■ TO BE DONE: Extract every line in the rows that contains the word "viewer".

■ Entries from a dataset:
## BEGIN

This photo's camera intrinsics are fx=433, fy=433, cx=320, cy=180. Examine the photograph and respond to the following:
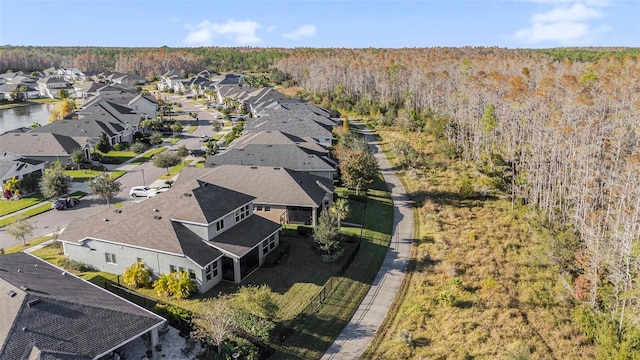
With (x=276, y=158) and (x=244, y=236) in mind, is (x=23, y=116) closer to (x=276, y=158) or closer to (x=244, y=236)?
(x=276, y=158)

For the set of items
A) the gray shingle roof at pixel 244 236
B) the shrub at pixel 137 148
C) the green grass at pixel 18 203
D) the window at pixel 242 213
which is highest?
the shrub at pixel 137 148

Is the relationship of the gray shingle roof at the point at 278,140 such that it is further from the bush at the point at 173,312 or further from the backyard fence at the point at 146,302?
the bush at the point at 173,312

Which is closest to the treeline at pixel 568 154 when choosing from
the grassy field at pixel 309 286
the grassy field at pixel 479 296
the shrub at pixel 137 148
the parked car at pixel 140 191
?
the grassy field at pixel 479 296

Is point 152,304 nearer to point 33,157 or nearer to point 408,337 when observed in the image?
point 408,337

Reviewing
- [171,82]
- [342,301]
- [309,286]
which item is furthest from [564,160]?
[171,82]

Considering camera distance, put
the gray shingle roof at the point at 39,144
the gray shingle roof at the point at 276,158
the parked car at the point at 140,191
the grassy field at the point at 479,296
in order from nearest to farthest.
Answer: the grassy field at the point at 479,296
the parked car at the point at 140,191
the gray shingle roof at the point at 276,158
the gray shingle roof at the point at 39,144

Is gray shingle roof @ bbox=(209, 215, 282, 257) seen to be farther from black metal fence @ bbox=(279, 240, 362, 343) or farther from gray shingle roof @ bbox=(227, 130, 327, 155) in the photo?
gray shingle roof @ bbox=(227, 130, 327, 155)
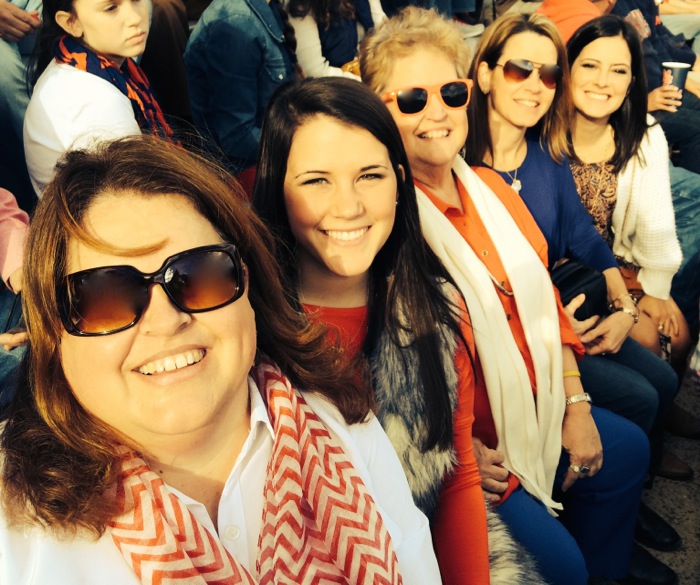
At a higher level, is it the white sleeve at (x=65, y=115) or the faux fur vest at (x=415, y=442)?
the white sleeve at (x=65, y=115)

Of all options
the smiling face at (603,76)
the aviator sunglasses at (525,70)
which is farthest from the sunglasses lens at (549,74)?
the smiling face at (603,76)

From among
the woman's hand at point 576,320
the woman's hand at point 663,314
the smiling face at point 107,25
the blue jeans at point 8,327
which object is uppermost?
the smiling face at point 107,25

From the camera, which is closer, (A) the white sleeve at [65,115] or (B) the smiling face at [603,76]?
(A) the white sleeve at [65,115]

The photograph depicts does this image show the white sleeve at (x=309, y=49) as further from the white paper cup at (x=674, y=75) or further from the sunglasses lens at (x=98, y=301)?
the sunglasses lens at (x=98, y=301)

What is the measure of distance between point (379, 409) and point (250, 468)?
521 mm

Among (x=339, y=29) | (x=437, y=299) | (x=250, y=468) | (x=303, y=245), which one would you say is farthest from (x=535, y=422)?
(x=339, y=29)

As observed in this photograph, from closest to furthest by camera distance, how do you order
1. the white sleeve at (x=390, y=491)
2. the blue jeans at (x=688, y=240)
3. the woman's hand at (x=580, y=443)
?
the white sleeve at (x=390, y=491)
the woman's hand at (x=580, y=443)
the blue jeans at (x=688, y=240)

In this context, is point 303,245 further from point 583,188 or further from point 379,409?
point 583,188

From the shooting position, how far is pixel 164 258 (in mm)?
1151

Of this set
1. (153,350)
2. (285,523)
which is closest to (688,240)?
(285,523)

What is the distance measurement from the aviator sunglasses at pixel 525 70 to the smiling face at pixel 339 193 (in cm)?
124

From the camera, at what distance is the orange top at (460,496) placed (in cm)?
174

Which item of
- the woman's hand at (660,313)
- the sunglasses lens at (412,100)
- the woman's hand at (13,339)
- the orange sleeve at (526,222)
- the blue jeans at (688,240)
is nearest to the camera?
the woman's hand at (13,339)

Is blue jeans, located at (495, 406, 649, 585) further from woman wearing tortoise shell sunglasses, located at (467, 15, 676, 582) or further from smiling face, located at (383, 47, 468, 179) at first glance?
smiling face, located at (383, 47, 468, 179)
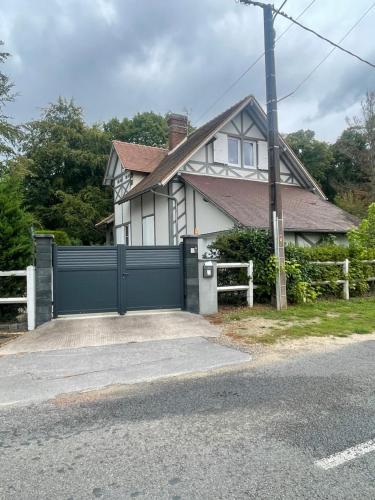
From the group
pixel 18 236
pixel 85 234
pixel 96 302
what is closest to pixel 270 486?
pixel 96 302

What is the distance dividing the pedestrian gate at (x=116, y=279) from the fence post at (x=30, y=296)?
1.76ft

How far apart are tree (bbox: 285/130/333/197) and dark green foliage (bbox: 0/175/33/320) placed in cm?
3047

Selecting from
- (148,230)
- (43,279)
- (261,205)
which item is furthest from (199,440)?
(148,230)

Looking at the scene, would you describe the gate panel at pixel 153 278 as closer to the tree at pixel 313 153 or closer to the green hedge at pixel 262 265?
the green hedge at pixel 262 265

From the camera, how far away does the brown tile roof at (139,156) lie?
20.6 m

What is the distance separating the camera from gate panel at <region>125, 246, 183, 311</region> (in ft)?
28.9

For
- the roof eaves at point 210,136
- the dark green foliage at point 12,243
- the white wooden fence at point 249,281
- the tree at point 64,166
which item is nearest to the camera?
the dark green foliage at point 12,243

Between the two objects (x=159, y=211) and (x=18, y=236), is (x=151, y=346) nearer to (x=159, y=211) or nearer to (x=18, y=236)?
(x=18, y=236)

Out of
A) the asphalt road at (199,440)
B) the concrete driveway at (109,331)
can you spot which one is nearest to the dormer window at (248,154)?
the concrete driveway at (109,331)

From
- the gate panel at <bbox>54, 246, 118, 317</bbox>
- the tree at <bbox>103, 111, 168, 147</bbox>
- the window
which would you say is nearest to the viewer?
the gate panel at <bbox>54, 246, 118, 317</bbox>

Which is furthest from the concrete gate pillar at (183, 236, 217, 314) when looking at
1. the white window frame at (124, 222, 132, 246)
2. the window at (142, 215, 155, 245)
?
the white window frame at (124, 222, 132, 246)

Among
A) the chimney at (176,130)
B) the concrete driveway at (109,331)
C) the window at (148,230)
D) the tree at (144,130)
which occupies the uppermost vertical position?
the tree at (144,130)

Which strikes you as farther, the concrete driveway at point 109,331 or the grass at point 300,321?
the grass at point 300,321

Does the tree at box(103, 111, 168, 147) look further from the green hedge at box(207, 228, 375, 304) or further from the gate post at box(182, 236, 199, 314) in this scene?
the gate post at box(182, 236, 199, 314)
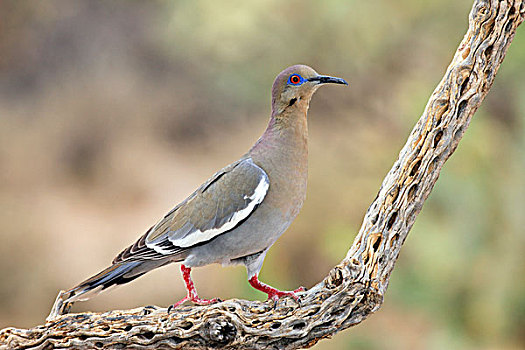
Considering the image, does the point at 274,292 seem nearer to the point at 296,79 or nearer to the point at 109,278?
the point at 109,278

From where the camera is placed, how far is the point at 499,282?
266 centimetres

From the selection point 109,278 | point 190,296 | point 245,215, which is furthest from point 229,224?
point 109,278

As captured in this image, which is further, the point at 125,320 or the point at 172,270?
the point at 172,270

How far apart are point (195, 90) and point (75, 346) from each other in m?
2.57

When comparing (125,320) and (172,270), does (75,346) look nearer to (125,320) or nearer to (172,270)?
(125,320)

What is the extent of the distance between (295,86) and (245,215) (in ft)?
1.03

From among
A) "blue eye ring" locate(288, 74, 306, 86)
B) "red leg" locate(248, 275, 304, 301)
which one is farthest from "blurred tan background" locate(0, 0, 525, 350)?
"blue eye ring" locate(288, 74, 306, 86)

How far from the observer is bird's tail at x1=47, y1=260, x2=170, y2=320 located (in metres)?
1.34

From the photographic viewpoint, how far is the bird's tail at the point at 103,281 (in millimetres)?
1340

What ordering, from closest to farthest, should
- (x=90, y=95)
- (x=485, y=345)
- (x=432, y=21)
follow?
(x=485, y=345)
(x=432, y=21)
(x=90, y=95)

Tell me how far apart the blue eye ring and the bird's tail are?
1.64 feet

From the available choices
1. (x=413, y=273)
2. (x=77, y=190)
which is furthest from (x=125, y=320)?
(x=77, y=190)

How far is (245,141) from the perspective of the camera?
3555 mm

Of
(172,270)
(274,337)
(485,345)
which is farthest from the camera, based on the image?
(172,270)
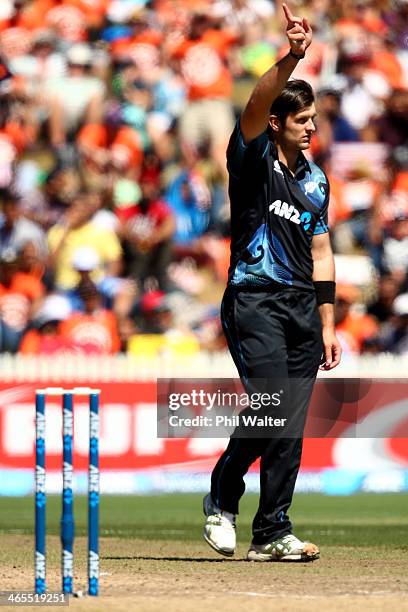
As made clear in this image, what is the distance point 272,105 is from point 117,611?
288cm

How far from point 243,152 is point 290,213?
0.39 meters

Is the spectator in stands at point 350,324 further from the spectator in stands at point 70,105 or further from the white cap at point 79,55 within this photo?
the white cap at point 79,55

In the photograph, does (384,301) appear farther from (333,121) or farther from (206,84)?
(206,84)

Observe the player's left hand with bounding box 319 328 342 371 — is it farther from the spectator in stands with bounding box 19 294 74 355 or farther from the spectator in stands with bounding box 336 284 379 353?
the spectator in stands with bounding box 19 294 74 355

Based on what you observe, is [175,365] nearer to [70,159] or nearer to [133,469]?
[133,469]

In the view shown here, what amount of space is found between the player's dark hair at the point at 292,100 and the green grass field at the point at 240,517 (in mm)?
2808

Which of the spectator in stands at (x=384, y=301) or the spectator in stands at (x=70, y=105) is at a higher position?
the spectator in stands at (x=70, y=105)

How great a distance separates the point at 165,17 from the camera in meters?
16.4

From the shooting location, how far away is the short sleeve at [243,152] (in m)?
7.09

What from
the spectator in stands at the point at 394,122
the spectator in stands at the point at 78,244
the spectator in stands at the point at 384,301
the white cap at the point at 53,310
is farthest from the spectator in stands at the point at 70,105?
the spectator in stands at the point at 384,301

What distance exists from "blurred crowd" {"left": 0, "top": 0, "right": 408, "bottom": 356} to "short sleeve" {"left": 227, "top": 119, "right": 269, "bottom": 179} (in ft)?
21.9

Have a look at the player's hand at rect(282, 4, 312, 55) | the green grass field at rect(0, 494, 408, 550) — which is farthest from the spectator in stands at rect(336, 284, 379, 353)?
the player's hand at rect(282, 4, 312, 55)

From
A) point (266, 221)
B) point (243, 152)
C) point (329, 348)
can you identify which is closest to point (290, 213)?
point (266, 221)

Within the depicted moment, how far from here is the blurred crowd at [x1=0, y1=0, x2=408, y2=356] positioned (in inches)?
553
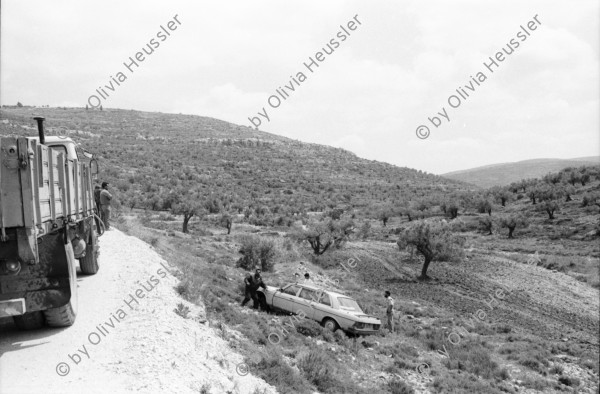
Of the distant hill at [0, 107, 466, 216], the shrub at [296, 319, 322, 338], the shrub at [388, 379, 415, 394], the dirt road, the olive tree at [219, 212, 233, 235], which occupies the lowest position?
the shrub at [388, 379, 415, 394]

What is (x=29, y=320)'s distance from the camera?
764cm

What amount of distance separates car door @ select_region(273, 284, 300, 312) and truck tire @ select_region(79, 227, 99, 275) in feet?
19.6

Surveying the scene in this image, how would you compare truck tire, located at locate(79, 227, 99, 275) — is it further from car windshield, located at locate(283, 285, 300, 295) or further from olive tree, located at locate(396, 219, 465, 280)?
olive tree, located at locate(396, 219, 465, 280)

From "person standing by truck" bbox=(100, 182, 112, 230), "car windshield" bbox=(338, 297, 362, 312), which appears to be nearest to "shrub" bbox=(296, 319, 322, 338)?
"car windshield" bbox=(338, 297, 362, 312)

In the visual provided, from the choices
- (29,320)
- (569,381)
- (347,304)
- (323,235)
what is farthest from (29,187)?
(323,235)

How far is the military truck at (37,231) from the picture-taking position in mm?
5594

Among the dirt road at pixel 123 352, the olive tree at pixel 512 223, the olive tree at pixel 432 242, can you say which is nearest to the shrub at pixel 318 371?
the dirt road at pixel 123 352

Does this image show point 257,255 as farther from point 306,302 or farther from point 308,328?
point 308,328

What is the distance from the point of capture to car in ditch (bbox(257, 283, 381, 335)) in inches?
559

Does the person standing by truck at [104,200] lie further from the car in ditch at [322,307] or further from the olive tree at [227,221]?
the olive tree at [227,221]

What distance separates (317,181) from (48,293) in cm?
6320

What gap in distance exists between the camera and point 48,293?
671 centimetres

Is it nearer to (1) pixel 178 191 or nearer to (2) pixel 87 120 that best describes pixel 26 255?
(1) pixel 178 191

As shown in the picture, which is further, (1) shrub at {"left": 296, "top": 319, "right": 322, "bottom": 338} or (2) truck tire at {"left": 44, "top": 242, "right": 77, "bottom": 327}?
(1) shrub at {"left": 296, "top": 319, "right": 322, "bottom": 338}
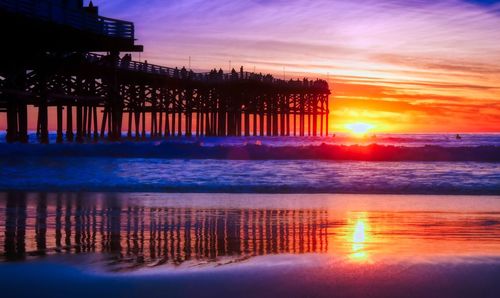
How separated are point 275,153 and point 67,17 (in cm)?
943

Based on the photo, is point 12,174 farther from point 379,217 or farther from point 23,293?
point 23,293

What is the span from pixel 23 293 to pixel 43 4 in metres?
21.8

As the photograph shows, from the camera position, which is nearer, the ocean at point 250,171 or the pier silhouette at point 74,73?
the ocean at point 250,171

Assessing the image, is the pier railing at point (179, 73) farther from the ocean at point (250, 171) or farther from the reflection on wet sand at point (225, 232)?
the reflection on wet sand at point (225, 232)

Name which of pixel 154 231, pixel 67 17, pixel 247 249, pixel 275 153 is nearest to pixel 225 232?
pixel 154 231

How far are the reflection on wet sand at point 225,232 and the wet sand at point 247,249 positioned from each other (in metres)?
0.01

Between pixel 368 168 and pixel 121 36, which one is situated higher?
pixel 121 36

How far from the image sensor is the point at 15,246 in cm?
643

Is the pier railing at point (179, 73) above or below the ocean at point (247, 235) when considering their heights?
above

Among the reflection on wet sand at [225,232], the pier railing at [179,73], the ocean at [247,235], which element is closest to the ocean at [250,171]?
the ocean at [247,235]

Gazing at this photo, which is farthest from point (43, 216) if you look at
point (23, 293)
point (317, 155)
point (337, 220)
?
point (317, 155)

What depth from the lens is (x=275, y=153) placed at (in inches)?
968

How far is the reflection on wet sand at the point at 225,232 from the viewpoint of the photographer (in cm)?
623

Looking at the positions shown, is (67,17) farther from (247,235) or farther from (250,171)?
(247,235)
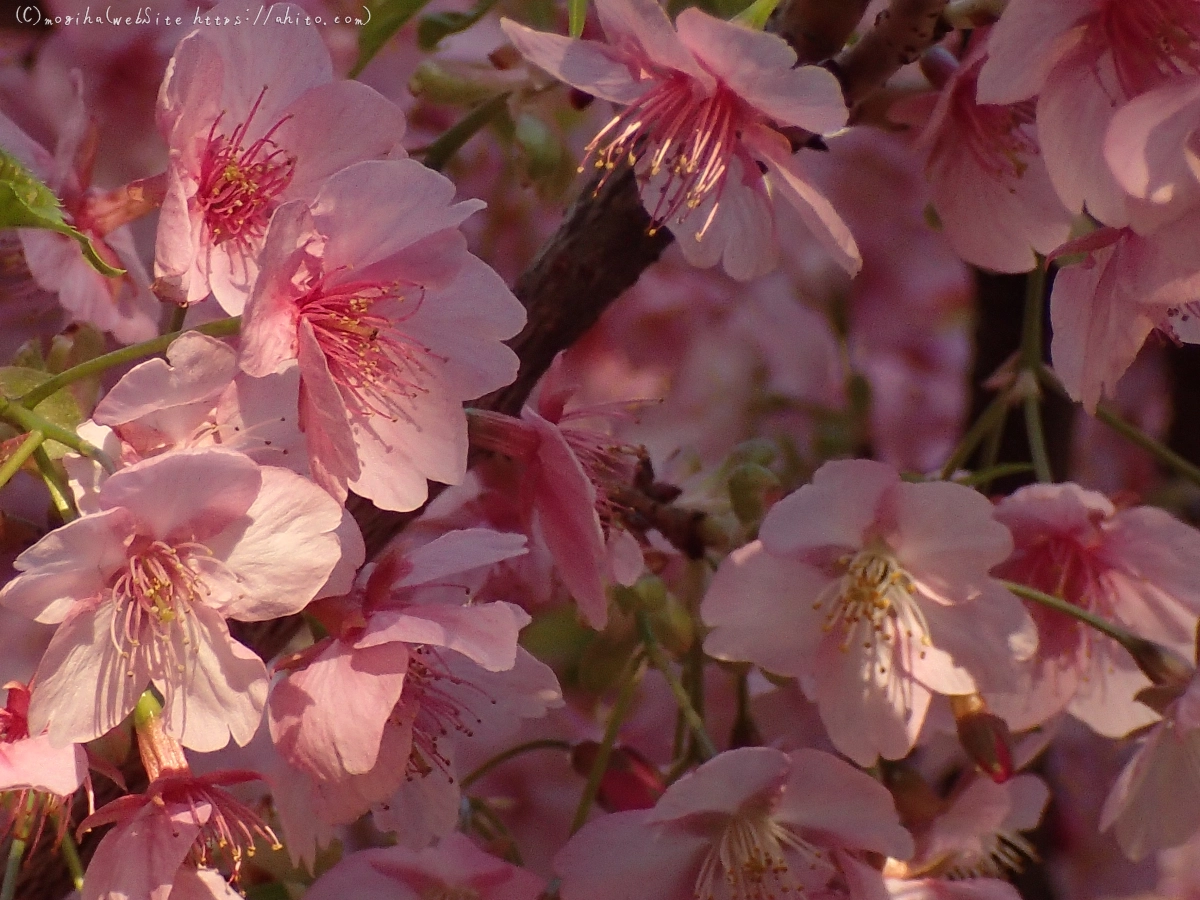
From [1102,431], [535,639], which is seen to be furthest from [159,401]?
[1102,431]

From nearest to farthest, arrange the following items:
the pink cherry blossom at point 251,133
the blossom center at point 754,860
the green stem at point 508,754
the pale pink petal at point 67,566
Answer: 1. the pale pink petal at point 67,566
2. the pink cherry blossom at point 251,133
3. the blossom center at point 754,860
4. the green stem at point 508,754

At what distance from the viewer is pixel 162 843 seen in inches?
24.6

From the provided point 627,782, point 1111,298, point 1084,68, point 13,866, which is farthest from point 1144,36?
point 13,866

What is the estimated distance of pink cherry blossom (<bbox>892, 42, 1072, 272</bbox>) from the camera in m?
0.83

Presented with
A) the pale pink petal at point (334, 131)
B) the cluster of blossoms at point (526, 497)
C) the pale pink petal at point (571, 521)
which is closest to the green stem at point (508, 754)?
the cluster of blossoms at point (526, 497)

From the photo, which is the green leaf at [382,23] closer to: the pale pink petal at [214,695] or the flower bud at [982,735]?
the pale pink petal at [214,695]

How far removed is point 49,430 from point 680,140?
393 mm

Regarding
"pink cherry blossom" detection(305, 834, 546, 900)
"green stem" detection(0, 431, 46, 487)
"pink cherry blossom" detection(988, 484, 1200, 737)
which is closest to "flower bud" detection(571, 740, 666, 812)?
"pink cherry blossom" detection(305, 834, 546, 900)

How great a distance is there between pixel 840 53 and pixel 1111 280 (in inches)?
9.0

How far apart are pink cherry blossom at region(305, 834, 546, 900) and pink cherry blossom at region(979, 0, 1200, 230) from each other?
50cm

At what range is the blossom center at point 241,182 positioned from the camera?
0.71m

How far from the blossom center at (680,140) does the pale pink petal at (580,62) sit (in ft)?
0.07

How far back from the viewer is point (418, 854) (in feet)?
2.56

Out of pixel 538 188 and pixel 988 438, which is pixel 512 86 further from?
pixel 988 438
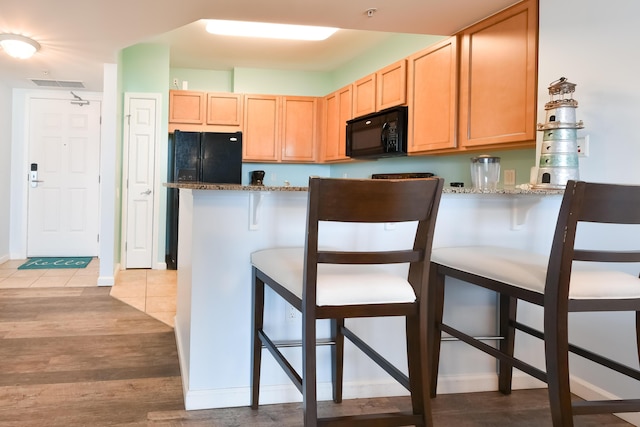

## END

■ EXERCISE OUTPUT:
which would you say is nearest to the viewer?
At what distance from the viewer is pixel 162 843 seen in inches?
How far back from the viewer is point (418, 854) (in feet)?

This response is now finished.